DIRECTION 1 —
In the post about awe, how many years did the writer spend in ministry at the Montauk Community Church?

TEXT —
★ ★ ★ ★
Wednesday, July 26, 2017

Experiencing Awe and Fostering It in Others

Susan Beaumont, a senior consultant with the Alban Institute, shares in her newest article research on the benefits of the human experience of awe and reflects on ways of fostering awe in people.  See the article here:   http://www.susanbeaumont.com/2017/07/18/disappointed-in-your-followers-try-cultivating-awe/  Beaumont writes how awe is inspired by beauty.  Experiences of awe draw us out of ourselves, cause us to pause to take notice and recognize we are but a small part of something much bigger than ourselves.

Overlook at Sleeping Bear National Lakeshore
Awe is what draws us to visit National Parks this time of year.  They are national treasures.  Over the years, I've visited many of them.  Whether it is watching Old Faithful at Yellowstone in Wyoming; standing on the rim of the Grand Canyon in Arizona and trying to comprehend what eyes see; hiking trails at Zion in Utah; taking in the grandeur of Yosemite in California; driving in dizzying high altitudes of Glacier in Montana, and Rocky Mountain in Colorado; sitting by a campfire in the Smoky Mountains in Tennessee, or being socked in the fog at Acadia in Maine, something special happens deep in us at these places. Here in Michigan, we have the Sleeping Bear Dunes National Lakeshore.  Standing on the top of Sleeping Bear dune and looking out over Lake Michigan recalibrates perspective.

It was ten years ago when I sensed God calling me to something new.  It was about this time of year when I first learned about the Presbytery of Lake Michigan and its search for a general presbyter.  Part of a new call includes the grief work for what is being left behind.  I wrestled with my attachments to the Montauk Community Church, the community and friends there, whom I loved. There was for me the added grief of leaving the awe inspiring landscape there.  To be blunt, who doesn't love a water view?  I had the extraordinary privilege and honor to serve that oceanside fishing, resort community.  They provided me with a manse with a ocean view! With a five minute walk to the beach!!  With an ocean view from my church office desk!!!  They paid me to live there!!!!  What can I say?  Yet, after eleven years of ministry there, God had something new in mind for me.  And the Presbytery has kept me busy enough ever since not to think too much about it.
★ ★ ★ ★
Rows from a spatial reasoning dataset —
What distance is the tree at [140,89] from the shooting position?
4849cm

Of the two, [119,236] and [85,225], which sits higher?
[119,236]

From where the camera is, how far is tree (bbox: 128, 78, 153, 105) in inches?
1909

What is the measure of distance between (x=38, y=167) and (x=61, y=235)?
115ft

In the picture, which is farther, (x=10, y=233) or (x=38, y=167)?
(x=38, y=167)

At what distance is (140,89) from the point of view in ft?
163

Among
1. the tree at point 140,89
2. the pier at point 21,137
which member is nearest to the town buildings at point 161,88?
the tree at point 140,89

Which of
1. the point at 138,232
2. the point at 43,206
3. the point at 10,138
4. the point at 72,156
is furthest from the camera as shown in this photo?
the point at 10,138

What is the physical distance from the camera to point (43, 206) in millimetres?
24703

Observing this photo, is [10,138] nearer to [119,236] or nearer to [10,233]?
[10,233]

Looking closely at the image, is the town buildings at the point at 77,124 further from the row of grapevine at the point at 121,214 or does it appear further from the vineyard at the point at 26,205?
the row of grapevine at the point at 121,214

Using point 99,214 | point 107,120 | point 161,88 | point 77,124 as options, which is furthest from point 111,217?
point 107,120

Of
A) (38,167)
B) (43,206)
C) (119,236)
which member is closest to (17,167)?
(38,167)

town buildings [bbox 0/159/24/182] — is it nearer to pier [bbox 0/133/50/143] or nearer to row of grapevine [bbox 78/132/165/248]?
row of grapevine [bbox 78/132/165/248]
★ ★ ★ ★
DIRECTION 2 —
Pick out each line in the entries that contains the word "this".

WRITTEN REPLY 1 —
Eleven years.

WRITTEN REPLY 2 —
is furthest from the camera as shown in this photo?
Observing this photo, is [10,138] nearer to [119,236] or nearer to [10,233]?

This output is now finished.